## Provided text
↓↓↓

Reputation: 13025
There is a program including an optimiziton function, which has following code segment to compute gradient
if hypes['clip_norm'] > 0:
grads, tvars = zip(*grads_and_vars)
clip_norm = hypes["clip_norm"]
clipped_grads, norm = tf.clip_by_global_norm(grads, clip_norm)
grads_and_vars = zip(clipped_grads, tvars)
print('grads_and_vars ',grads_and_vars)
train_op = opt.apply_gradients(grads_and_vars, global_step=global_step)
update_ops = tf.get_collection(tf.GraphKeys.UPDATE_OPS)
with tf.control_dependencies(update_ops):
train_op = (grads_and_vars,
global_step=global_step)
However, running the program raises the following error
File "/home/FCN/kittiseg/hypes/../optimizer/generic_optimizer.py", line 92, in training
train_op = opt.apply_gradients(grads_and_vars, global_step=global_step)
File "tensorflow/tf_0.12/lib/python3.4/site-packages/tensorflow/python/training/optimizer.py", line 370, in apply_gradients
raise ValueError("No variables provided.")
ValueError: No variables provided.
I digged into the code, and think it is caused by the variable grads_and_var
. I printed it out, which is just grads_and_vars <zip object at 0x2b0d6c27e348>
. But I don't know how to analyze it and what causes the
train_op = opt.apply_gradients(grads_and_vars, global_step=global_step)
fail?
This is the original training function
def training(hypes, loss, global_step, learning_rate, opt=None):
"""Sets up the training Ops.
Creates a summarizer to track the loss over time in TensorBoard.
Creates an optimizer and applies the gradients to all trainable variables.

↑↑↑

## Required actions
(A) Does the TensorFlow forum post agree with each statement? (i) The error is raised at line 370 of the optimizer file, in apply_gradients. (ii) Printing grads_and_vars showed a list of gradient and variable pairs. (iii) The poster suspects the variable grads_and_var is the cause of the error. Answer yes or no for each and quote the words from the post that decide it.
(B) Quote the TensorFlow forum post between "update_ops = tf.get_collection(tf.GraphKeys.UPDATE_OPS)" and "ValueError: No variables provided.", inclusive.
The entries after this point are separate material and have no connection to the TensorFlow forum post.

(Dataset excerpt)
↓↓↓

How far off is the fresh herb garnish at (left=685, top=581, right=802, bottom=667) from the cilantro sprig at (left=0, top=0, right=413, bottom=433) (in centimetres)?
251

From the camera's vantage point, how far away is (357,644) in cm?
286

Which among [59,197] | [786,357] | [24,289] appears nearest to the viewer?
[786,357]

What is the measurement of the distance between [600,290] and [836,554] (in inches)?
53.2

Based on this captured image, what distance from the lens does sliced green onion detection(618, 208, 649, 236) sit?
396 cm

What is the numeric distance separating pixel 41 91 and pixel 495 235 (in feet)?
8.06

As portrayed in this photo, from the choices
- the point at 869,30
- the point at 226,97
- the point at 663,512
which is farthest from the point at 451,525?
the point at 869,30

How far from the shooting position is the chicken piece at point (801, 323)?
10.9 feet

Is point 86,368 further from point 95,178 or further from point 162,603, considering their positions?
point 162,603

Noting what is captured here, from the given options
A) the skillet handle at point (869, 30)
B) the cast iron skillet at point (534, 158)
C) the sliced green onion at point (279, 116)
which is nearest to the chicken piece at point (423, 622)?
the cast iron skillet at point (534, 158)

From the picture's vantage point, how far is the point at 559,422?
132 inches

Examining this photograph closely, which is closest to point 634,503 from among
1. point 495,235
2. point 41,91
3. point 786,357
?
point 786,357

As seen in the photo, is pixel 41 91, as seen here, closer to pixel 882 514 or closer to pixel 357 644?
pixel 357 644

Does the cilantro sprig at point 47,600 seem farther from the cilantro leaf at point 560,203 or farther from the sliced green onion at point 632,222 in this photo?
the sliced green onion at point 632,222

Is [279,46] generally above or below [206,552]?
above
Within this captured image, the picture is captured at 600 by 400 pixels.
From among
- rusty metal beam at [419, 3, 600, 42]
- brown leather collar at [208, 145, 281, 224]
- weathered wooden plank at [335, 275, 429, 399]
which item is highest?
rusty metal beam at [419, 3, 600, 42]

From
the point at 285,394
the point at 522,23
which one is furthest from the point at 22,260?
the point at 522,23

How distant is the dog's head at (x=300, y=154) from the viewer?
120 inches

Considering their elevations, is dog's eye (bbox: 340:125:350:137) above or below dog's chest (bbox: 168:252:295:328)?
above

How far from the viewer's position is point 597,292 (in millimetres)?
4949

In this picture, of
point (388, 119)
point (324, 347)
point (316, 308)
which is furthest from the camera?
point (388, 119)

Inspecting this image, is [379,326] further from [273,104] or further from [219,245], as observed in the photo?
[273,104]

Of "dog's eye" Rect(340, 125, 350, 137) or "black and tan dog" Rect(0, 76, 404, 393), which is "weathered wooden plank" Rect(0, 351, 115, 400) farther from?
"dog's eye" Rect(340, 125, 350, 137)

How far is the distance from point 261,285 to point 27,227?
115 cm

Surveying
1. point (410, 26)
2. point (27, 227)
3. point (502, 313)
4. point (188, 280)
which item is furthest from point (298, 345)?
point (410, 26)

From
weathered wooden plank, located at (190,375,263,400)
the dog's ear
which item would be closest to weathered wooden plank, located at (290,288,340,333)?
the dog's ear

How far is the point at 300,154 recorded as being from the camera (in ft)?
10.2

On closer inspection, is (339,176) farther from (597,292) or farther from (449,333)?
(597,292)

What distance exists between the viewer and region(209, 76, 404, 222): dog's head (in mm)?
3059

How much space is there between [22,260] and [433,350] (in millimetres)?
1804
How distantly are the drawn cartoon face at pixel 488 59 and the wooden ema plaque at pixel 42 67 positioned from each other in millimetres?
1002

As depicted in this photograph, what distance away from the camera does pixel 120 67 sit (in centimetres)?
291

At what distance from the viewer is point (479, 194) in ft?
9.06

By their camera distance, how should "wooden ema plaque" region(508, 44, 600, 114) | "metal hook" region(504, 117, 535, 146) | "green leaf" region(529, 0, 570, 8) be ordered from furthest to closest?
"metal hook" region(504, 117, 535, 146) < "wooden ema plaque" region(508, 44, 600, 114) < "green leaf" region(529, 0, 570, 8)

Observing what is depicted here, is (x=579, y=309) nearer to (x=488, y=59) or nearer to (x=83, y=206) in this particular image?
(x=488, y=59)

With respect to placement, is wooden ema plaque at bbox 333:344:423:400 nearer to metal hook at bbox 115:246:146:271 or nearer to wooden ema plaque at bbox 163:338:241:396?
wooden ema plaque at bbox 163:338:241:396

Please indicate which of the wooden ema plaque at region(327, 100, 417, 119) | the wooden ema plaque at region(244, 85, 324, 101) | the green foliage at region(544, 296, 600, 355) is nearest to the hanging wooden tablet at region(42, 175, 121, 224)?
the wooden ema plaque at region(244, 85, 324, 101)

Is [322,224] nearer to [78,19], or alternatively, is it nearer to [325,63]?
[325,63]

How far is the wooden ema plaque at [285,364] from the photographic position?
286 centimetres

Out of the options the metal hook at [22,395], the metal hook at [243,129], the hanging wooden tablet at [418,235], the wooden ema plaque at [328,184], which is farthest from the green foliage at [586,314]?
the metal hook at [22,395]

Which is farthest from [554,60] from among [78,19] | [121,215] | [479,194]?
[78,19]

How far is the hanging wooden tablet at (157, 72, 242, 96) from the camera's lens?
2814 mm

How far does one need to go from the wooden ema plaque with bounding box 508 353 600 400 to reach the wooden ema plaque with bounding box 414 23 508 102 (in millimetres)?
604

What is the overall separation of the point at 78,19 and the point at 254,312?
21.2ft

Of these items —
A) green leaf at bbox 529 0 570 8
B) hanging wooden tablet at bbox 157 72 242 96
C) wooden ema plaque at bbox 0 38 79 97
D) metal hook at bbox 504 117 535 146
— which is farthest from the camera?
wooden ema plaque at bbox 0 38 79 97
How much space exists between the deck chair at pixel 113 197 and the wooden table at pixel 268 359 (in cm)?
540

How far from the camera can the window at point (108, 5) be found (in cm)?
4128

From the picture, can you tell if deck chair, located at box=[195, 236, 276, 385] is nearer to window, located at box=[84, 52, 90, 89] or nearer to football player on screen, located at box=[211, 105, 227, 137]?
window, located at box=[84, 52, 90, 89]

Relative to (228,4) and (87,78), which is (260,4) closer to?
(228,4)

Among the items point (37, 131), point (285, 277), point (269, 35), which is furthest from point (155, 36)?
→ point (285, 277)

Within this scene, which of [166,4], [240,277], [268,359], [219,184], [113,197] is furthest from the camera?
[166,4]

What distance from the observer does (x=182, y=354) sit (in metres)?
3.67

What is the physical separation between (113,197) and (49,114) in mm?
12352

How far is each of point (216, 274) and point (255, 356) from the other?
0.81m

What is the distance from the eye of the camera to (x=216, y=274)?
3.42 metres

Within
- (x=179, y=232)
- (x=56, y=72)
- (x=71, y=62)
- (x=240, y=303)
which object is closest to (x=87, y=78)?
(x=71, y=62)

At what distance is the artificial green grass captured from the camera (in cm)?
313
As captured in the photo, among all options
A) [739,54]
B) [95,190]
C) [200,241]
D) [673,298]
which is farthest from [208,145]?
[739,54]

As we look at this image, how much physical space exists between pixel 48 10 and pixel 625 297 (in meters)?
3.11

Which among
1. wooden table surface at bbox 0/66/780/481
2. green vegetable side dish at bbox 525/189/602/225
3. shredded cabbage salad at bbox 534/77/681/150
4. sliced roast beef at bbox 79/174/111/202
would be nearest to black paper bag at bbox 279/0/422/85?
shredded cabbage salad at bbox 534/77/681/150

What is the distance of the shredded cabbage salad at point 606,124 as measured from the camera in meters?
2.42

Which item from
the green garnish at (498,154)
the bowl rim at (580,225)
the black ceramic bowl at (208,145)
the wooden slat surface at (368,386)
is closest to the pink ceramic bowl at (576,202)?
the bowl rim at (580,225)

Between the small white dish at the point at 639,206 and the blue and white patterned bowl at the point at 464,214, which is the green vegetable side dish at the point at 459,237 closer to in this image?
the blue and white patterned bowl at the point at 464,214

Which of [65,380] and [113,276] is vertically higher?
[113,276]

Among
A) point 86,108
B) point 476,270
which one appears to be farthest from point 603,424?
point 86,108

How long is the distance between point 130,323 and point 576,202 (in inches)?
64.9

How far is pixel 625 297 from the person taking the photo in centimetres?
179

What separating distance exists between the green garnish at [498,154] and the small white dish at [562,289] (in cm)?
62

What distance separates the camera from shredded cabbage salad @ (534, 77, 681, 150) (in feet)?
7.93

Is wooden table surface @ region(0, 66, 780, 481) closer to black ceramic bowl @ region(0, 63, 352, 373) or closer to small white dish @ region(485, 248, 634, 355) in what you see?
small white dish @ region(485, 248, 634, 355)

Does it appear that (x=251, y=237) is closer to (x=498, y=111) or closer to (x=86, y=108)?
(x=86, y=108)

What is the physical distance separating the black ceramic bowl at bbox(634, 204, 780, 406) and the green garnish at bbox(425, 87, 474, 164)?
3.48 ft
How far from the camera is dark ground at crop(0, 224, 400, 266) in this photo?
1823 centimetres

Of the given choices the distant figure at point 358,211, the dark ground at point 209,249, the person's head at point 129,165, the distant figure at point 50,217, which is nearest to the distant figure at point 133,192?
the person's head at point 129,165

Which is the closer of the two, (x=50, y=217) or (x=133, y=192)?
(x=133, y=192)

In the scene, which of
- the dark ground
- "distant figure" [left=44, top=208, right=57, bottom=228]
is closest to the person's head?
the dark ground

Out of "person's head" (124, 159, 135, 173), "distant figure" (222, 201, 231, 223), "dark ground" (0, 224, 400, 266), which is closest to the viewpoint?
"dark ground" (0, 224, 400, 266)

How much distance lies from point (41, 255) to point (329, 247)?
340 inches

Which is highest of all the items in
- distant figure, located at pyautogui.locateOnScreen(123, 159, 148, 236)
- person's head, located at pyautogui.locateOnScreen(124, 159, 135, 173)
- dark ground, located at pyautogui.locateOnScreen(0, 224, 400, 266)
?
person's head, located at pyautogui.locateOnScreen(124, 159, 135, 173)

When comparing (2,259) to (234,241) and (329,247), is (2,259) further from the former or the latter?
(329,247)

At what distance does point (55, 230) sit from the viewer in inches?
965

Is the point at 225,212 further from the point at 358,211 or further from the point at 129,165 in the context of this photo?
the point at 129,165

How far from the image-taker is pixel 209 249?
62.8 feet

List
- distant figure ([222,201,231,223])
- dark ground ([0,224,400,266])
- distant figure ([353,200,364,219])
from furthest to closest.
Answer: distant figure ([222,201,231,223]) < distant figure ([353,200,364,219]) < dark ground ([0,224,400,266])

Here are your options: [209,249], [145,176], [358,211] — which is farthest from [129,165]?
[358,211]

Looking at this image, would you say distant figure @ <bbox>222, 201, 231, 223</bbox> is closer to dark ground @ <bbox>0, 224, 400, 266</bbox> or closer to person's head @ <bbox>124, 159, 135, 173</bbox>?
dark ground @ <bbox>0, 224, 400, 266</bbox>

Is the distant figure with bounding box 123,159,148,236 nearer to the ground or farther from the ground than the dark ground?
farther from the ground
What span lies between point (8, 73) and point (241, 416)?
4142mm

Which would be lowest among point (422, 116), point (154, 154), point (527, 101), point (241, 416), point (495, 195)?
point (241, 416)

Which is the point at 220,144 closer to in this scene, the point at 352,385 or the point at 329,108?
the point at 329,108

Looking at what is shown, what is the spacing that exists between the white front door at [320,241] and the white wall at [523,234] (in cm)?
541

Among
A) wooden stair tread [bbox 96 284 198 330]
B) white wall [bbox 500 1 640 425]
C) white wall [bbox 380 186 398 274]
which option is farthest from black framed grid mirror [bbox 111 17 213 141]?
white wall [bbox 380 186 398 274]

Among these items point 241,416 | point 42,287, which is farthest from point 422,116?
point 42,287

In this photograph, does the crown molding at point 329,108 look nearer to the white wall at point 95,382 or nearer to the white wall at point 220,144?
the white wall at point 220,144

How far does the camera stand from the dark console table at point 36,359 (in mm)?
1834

↑↑↑

## Answers in order
(A)
(i) Yes: "line 370, in apply_gradients"
(ii) No: "grads_and_vars <zip object at 0x2b0d6c27e348>"
(iii) Yes: "think it is caused by the variable grads_and_var"

(B)
update_ops = tf.get_collection(tf.GraphKeys.UPDATE_OPS)
with tf.control_dependencies(update_ops):
train_op = (grads_and_vars,
global_step=global_step)
However, running the program raises the following error
File "/home/FCN/kittiseg/hypes/../optimizer/generic_optimizer.py", line 92, in training
train_op = opt.apply_gradients(grads_and_vars, global_step=global_step)
File "tensorflow/tf_0.12/lib/python3.4/site-packages/tensorflow/python/training/optimizer.py", line 370, in apply_gradients
raise ValueError("No variables provided.")
ValueError: No variables provided.